Se ha reprochado a las Historias de los cronistas jesuitas la incorporación acrítica del mito de Lucía Miranda sin haber reparado en su ahistoricidad. Pero el siglo XVII, en esta zona de América, muestra que ni la superioridad militar, ni la tarea misionera, han sido suficientes para eliminar el problema del indio ni como presencia material ni como cuestión religiosa. El mito de la cautiva blanca, tomado de la historia laica, resulta pues un valioso exorcismo. Exorcismo complejo: alerta sobre los riesgos del mestizaje sobre todo si su dirección es indio/ mujer blanca y lo resemantiza con la idea de exterminio y de destrucción del blanco.
Novela o hecho histórico, el relato era funcional con respecto a los objetivos de la doble predicación jesuita: hacia el interior de América y hacia afuera, hacia Europa. No hay descuido, entonces, ni falta de rigor historiográfico: esta funcionalidad es la que induce la inclusión y reelaboración del mito en la historia eclesiástica del Río de la Plata.

- [COMPLETA LO SIGUIENTE]:
[1] Responde según el texto sobre el mito de Lucía Miranda:
(a) ¿De dónde se tomó el mito de la cautiva blanca?
(b) ¿Hacia dónde se dirigía la doble predicación jesuita?
(c) ¿En qué historia se incluyó y reelaboró el mito?
[2] Convierte en una tabla Markdown las líneas de las entradas que van desde la que contiene "Within what is" hasta la que contiene "Answer: 2017", ambas incluidas. Omite las líneas en blanco y usa las columnas Nº y Línea, con el número de fila en la primera.

- [FILAS DE DATOS]:

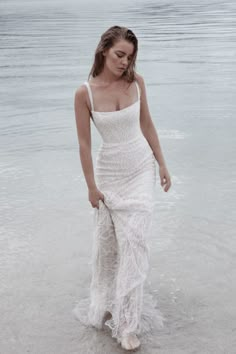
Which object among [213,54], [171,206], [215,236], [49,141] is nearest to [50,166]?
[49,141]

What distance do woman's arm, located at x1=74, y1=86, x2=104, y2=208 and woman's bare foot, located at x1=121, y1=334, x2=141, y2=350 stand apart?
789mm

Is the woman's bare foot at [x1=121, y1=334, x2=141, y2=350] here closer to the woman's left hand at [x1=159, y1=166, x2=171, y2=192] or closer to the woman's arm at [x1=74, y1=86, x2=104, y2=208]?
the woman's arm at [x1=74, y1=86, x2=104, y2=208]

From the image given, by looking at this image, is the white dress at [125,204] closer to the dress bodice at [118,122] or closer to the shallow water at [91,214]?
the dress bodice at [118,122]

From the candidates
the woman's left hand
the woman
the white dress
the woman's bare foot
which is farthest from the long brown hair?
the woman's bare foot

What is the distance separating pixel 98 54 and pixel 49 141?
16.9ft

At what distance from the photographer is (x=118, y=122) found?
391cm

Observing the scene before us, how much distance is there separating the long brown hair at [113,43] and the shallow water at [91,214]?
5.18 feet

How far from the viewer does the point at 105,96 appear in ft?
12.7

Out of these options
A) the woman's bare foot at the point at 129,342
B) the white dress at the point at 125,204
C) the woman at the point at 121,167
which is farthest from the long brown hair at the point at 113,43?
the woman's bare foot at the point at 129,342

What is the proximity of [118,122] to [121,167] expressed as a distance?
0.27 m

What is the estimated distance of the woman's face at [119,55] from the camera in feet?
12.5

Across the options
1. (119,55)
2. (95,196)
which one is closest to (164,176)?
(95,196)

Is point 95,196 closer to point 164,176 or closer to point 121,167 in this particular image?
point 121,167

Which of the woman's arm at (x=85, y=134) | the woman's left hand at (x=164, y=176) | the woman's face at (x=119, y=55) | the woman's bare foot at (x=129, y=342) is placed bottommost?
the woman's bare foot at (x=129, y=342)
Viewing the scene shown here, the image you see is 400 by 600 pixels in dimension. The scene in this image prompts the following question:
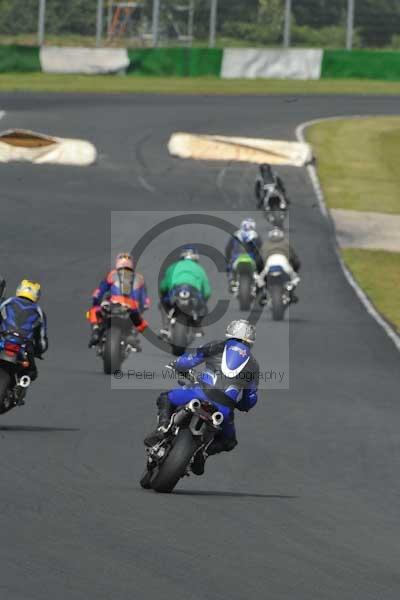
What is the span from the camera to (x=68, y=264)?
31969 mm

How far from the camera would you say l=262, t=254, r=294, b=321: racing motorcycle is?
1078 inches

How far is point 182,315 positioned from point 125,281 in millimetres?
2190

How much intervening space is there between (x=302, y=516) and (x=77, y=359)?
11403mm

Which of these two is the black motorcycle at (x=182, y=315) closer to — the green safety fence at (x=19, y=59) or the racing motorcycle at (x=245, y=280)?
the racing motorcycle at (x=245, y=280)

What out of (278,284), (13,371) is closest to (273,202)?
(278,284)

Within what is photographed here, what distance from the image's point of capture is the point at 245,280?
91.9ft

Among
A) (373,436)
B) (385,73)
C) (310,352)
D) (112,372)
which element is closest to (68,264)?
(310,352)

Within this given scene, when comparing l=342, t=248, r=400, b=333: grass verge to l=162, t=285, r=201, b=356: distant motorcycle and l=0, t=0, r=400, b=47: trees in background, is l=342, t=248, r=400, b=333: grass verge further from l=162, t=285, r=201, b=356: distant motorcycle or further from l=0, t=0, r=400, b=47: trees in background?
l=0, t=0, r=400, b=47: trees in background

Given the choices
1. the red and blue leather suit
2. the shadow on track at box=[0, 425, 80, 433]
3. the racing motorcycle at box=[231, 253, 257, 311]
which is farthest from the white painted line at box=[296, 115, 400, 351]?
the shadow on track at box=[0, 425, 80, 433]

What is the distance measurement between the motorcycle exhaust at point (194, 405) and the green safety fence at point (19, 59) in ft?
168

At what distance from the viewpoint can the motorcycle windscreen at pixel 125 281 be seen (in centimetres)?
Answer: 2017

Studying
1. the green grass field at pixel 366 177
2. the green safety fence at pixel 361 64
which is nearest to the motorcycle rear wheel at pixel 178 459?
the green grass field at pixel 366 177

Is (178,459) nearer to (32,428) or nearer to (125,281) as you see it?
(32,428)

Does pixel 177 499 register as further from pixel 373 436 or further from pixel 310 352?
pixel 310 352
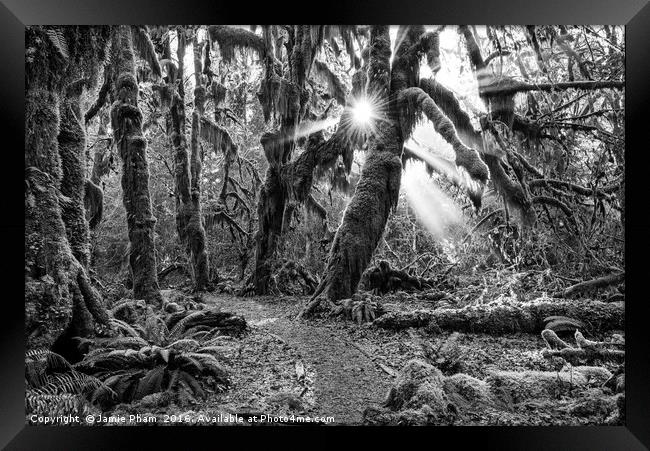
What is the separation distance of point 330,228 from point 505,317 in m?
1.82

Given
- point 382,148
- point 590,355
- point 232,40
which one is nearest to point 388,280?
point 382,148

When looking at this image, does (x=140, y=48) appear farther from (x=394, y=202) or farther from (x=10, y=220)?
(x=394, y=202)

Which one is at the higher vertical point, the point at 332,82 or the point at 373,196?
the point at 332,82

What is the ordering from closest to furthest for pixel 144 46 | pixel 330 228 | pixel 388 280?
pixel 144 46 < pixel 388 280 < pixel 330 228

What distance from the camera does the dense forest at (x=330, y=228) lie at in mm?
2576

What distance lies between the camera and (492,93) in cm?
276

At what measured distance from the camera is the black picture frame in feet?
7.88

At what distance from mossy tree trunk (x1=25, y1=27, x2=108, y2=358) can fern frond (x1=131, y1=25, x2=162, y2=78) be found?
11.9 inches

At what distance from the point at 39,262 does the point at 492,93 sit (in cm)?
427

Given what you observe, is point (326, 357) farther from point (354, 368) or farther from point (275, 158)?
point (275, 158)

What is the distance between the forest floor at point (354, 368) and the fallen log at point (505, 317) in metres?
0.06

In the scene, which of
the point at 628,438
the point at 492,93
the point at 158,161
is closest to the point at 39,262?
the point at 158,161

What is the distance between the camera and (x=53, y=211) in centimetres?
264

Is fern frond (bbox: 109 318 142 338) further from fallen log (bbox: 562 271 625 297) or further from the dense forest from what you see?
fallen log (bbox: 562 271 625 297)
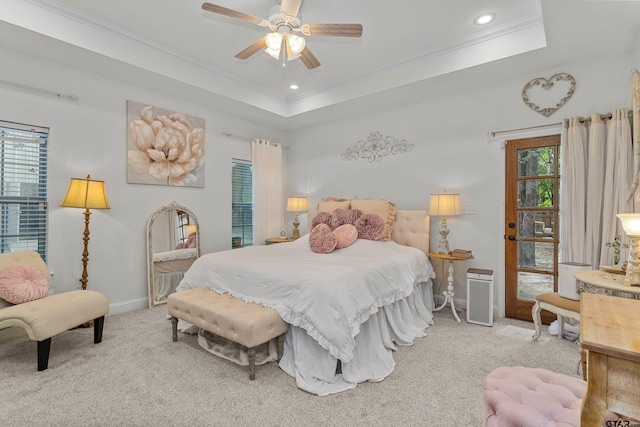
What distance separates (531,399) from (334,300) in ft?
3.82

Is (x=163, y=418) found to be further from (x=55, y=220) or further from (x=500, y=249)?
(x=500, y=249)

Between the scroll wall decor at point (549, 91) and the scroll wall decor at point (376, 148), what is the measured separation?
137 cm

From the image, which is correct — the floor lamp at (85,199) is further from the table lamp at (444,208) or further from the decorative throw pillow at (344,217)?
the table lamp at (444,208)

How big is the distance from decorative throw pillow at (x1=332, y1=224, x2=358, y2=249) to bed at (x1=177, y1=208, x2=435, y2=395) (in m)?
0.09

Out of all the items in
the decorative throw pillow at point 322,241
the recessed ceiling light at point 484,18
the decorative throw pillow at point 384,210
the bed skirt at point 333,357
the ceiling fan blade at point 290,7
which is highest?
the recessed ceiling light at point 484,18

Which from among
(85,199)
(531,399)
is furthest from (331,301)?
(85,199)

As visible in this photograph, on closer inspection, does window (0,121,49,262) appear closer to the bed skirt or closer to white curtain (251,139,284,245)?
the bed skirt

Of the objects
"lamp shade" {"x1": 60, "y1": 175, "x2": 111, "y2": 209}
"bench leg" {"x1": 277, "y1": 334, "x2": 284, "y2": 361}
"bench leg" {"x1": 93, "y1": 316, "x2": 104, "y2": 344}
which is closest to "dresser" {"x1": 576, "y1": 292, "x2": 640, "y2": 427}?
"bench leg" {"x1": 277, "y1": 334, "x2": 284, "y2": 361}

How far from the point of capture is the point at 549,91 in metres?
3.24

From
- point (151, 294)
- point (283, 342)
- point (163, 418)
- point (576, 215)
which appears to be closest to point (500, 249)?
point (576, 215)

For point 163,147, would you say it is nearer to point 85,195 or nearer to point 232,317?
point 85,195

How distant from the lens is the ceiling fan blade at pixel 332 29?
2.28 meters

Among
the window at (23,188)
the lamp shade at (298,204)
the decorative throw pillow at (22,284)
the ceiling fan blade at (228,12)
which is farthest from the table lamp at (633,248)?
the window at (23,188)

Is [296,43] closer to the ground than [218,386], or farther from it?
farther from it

- [RESPUESTAS ESPERADAS]:
[1]
(a) De la historia laica.
(b) Hacia el interior de América y hacia afuera, hacia Europa.
(c) En la historia eclesiástica del Río de la Plata.

[2]
| Nº | Línea |
|---|---|
| 1 | Within what is photographed here, what distance from the image's point of capture is the point at 245,280? |
| 2 | 91.9ft |
| 3 | Among |
| 4 | A) (373,436) |
| 5 | B) (385,73) |
| 6 | C) (310,352) |
| 7 | D) (112,372) |
| 8 | which element is closest to (68,264)? |
| 9 | (310,352) |
| 10 | Within this given scene, when comparing l=342, t=248, r=400, b=333: grass verge to l=162, t=285, r=201, b=356: distant motorcycle and l=0, t=0, r=400, b=47: trees in background, is l=342, t=248, r=400, b=333: grass verge further from l=162, t=285, r=201, b=356: distant motorcycle or further from l=0, t=0, r=400, b=47: trees in background? |
| 11 | l=0, t=0, r=400, b=47: trees in background |
| 12 | Given the choices |
| 13 | 1. the red and blue leather suit |
| 14 | 2. the shadow on track at box=[0, 425, 80, 433] |
| 15 | 3. the racing motorcycle at box=[231, 253, 257, 311] |
| 16 | which is farthest from the white painted line at box=[296, 115, 400, 351]? |
| 17 | the shadow on track at box=[0, 425, 80, 433] |
| 18 | What is the distance measurement between the motorcycle exhaust at point (194, 405) and the green safety fence at point (19, 59) in ft? |
| 19 | 168 |
| 20 | At what distance from the viewpoint can the motorcycle windscreen at pixel 125 281 be seen (in centimetres)? |
| 21 | Answer: 2017 |